In-context learning (ICL) allows pre-trained language models to solve tasks by conditioning on a few input-label demonstration pairs without any parameter updates. This paradigm has proven remarkably effective, but it has a critical limitation: performance is highly sensitive to the quality, choice, and ordering of demonstrations, which are typically selected from external labeled datasets. Prior work has shown that different random selections of demonstrations can lead to accuracy swings of over 30 percentage points on the same task.
Moreover, the standard ICL setup assumes access to a labeled training set from which demonstrations are drawn. This assumption limits the applicability of ICL in realistic low-resource scenarios where such labeled data may not exist. Existing approaches to mitigate demonstration sensitivity—such as careful retrieval or selection strategies—still require a pool of labeled examples to select from.
Key Insight: Large auto-regressive language models already encode vast world knowledge and can generate fluent, coherent text. Can we leverage this generative capability to produce demonstrations on the fly, conditioned on the test input itself? This would simultaneously (1) eliminate the dependency on external training data and (2) create demonstrations that are semantically aligned with each test instance, potentially reducing variance.

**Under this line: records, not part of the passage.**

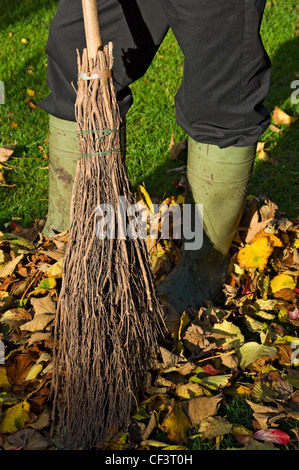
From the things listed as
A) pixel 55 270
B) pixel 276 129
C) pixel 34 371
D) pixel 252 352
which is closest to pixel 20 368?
pixel 34 371

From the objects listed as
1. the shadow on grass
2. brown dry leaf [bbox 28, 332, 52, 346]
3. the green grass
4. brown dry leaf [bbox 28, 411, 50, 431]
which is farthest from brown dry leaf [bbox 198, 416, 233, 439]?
the shadow on grass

Self-Generated In-Context Learning (SG-ICL) leverages the auto-regressive generation capability of pre-trained language models to create their own demonstrations. The key idea is to condition the generation on both the test input and each candidate class label, producing demonstrations that are semantically correlated with the specific test instance. The method operates in two stages:
"[test input] is [label]. Similarly, [generated text]". By conditioning on both the input and the label, the model generates text that is topically relevant to the test instance while being associated with the given class. This is repeated for all classes, producing k × |C| total demonstrations (where |C| is the number of classes).A critical design choice is input-conditioned generation vs. class-only generation. When generating demonstrations conditioned only on the class label (without the test input), the resulting samples are generic examples of each class. By additionally conditioning on the test input, SG-ICL produces demonstrations with significantly higher semantic similarity to the test instance, which prior work has shown is a key factor for ICL success.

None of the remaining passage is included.